A new report by the British Retail Consortium (BRC) and the Local Data Company (LDC) has revealed that Britain has lost 6,000 retail outlets in the past five years due to “cripping business rates and the impact of covid lockdowns”.
The North and Midlands were the most impacted, seeing the highest amount of empty storefronts, while London’s vacancy rate remained the lowest, improving during the last quarter thanks to the opening of new flagships and the return of tourists and office workers.

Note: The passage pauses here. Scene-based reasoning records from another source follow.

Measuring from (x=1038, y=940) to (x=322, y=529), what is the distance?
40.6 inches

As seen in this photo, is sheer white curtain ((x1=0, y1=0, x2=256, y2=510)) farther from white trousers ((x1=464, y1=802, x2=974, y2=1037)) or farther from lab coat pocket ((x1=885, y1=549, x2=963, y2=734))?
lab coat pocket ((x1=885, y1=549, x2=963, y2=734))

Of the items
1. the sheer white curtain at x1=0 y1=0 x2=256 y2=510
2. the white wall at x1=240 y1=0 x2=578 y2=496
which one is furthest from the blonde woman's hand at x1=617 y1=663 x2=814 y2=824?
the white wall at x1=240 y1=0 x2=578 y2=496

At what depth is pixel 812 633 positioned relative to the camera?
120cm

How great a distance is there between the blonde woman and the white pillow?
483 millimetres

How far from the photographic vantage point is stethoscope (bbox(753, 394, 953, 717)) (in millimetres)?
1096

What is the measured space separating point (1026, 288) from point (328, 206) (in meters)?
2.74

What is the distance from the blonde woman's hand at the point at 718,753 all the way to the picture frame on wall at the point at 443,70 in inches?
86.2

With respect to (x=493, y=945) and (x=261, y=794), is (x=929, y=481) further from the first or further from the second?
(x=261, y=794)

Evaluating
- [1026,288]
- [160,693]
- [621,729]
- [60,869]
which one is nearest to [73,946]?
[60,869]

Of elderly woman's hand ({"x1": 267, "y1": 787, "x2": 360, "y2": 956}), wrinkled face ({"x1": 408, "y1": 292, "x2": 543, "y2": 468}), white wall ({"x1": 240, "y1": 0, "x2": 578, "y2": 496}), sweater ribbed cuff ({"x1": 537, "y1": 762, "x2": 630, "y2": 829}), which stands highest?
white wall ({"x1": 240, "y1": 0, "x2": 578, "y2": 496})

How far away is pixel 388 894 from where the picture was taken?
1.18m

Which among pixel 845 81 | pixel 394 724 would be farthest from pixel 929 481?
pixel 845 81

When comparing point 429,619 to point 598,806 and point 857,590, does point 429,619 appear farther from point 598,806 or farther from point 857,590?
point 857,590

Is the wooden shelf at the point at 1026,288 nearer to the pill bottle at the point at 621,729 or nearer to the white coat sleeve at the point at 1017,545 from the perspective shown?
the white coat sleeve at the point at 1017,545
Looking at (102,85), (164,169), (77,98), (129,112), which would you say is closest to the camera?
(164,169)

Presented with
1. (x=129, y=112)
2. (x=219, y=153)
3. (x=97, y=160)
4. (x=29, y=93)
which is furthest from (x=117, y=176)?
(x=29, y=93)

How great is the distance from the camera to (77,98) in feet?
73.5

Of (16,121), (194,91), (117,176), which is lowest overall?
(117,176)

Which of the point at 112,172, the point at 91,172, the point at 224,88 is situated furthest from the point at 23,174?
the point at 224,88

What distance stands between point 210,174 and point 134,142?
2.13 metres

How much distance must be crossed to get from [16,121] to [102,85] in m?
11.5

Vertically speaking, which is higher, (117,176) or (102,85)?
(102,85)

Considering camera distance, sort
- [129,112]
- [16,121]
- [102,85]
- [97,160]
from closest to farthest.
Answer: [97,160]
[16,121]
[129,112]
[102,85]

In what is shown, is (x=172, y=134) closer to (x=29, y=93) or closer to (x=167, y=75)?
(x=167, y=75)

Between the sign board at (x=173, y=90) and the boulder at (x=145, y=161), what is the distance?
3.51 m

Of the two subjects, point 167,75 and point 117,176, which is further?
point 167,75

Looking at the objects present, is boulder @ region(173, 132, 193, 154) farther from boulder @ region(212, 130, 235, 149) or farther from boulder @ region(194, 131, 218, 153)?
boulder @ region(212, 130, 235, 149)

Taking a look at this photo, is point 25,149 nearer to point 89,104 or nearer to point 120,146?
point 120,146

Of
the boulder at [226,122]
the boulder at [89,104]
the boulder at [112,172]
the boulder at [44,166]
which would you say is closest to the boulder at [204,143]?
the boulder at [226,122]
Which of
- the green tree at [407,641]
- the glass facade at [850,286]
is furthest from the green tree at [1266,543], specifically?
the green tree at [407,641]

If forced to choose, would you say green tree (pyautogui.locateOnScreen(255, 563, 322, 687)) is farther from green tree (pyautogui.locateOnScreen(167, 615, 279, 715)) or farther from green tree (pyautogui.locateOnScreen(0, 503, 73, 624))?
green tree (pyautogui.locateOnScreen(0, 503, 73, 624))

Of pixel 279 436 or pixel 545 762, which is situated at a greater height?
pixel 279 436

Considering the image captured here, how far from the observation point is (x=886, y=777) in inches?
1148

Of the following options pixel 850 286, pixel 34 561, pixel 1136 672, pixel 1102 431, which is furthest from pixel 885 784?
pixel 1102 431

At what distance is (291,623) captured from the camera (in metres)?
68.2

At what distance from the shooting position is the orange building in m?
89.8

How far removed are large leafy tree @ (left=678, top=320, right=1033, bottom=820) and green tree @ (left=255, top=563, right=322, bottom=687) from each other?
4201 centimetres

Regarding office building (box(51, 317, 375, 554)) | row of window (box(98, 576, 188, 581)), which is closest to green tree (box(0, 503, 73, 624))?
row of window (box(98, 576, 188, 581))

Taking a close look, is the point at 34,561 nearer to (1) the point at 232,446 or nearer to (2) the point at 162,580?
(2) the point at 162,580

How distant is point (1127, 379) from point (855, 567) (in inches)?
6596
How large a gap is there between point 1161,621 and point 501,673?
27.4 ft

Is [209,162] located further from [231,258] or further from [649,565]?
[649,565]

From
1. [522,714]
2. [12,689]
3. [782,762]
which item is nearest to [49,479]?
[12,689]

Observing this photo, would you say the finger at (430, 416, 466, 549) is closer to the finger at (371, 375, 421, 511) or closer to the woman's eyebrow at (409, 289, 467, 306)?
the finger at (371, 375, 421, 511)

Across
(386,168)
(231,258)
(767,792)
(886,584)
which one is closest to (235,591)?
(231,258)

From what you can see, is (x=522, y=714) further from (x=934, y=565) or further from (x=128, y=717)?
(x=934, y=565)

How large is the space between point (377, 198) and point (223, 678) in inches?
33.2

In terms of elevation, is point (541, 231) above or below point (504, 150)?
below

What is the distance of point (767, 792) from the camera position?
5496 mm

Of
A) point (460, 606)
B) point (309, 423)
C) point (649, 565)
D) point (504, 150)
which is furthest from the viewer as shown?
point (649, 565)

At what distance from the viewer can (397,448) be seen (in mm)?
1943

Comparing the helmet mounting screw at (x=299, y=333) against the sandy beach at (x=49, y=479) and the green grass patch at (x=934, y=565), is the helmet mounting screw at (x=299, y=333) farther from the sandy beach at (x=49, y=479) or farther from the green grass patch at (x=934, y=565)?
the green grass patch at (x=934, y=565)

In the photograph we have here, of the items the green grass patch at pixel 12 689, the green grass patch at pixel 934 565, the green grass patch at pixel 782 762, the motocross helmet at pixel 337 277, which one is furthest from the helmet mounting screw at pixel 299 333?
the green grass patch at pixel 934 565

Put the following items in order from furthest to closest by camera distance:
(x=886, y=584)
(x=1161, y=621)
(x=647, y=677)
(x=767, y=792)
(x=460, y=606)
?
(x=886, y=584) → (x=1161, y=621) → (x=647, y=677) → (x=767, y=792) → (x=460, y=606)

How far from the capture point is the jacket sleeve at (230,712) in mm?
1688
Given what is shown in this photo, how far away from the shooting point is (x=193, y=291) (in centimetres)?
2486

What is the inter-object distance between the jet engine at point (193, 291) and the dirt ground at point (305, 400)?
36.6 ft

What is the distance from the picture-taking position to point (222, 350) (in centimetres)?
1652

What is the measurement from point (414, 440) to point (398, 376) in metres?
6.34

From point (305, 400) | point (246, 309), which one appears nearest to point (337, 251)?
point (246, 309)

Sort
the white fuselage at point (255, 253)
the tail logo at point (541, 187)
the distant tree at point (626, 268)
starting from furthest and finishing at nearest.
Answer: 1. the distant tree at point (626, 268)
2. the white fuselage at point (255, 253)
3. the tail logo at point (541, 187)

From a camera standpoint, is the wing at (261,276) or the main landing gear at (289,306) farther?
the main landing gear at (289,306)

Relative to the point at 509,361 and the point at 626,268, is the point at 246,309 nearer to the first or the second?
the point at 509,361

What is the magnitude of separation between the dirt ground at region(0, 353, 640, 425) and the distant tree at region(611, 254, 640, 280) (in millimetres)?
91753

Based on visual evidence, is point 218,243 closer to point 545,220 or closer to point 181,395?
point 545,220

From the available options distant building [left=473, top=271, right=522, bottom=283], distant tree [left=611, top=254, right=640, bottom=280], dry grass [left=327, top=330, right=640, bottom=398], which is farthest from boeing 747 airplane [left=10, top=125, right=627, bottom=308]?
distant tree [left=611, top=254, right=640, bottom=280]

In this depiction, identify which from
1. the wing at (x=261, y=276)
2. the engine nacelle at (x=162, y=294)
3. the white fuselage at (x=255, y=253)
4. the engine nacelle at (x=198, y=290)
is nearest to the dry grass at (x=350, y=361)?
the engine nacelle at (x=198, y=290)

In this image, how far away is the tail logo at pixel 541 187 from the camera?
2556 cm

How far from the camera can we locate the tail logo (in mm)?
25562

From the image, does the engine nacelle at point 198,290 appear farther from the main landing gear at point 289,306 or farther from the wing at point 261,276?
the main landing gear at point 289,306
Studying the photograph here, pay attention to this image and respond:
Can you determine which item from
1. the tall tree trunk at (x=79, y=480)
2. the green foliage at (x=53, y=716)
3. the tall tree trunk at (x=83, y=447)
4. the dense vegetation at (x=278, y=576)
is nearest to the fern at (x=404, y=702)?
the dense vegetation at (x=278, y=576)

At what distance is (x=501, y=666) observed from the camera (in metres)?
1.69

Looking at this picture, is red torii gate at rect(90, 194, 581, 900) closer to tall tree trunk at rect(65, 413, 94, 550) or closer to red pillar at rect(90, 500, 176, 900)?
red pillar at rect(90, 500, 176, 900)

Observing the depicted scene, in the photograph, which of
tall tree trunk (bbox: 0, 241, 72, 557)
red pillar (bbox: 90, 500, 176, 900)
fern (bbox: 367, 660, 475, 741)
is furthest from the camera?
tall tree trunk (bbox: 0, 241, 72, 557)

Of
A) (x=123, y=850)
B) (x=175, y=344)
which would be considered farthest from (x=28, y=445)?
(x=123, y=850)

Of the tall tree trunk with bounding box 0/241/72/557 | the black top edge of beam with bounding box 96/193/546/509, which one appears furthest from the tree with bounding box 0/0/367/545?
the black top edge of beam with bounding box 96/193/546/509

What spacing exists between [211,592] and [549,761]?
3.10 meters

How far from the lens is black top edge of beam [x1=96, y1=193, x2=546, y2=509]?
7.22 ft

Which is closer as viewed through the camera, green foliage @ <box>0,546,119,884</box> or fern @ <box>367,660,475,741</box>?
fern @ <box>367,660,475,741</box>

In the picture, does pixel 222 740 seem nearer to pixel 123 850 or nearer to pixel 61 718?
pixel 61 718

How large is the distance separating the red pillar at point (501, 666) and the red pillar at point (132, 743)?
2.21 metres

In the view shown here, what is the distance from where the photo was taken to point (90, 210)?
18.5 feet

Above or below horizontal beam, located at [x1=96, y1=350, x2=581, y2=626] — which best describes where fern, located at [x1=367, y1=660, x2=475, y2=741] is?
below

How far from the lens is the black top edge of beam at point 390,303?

While all location types were experiencing critical vacancy rates, it was high streets that saw the most notable impact, as rising rents and increased competition placed pressure on small and independent businesses.
Retail parks were the only sector to prove resilient, bolstered by strong occupancy fundamentals and relatively small lot sizes, as well as agile strategies to adapt to business demands.
‘We do not foresee any improvements to vacancy rate in the future…’
In a statement addressing the findings, Helen Dickinson, CEO of the BRC, called on the government to review the “broken business rates system” in a bid to prevent further closures.
Dickinson noted that there was an additional 400 million pounds going onto retailers’ bills next April, likely halting investments needed for the sector in towns and cities.
She added: “The government announcement earlier in the week about making changes of use to vacant units easier is welcome but it’s important local councils have a cohesive plan, and don’t leave gap-toothed high streets that are no longer a customer destination and risk becoming inviable. Government should go one step further and freeze rates bills next year. ”
Building on Dickinson’s statement, Lucy Stainton, director of LDC, outlined the struggles retailers are currently facing, including rising interest rates, inflation, tightened discretionary spending and a dip in confidence among consumers.
Stainton continued: “With the continuing trend in mind, we do not foresee any improvements to vacancy rate in future. However, given that the latest rises in vacancy have not been particularly significant, we anticipate that any increases in the near future will be gradual.”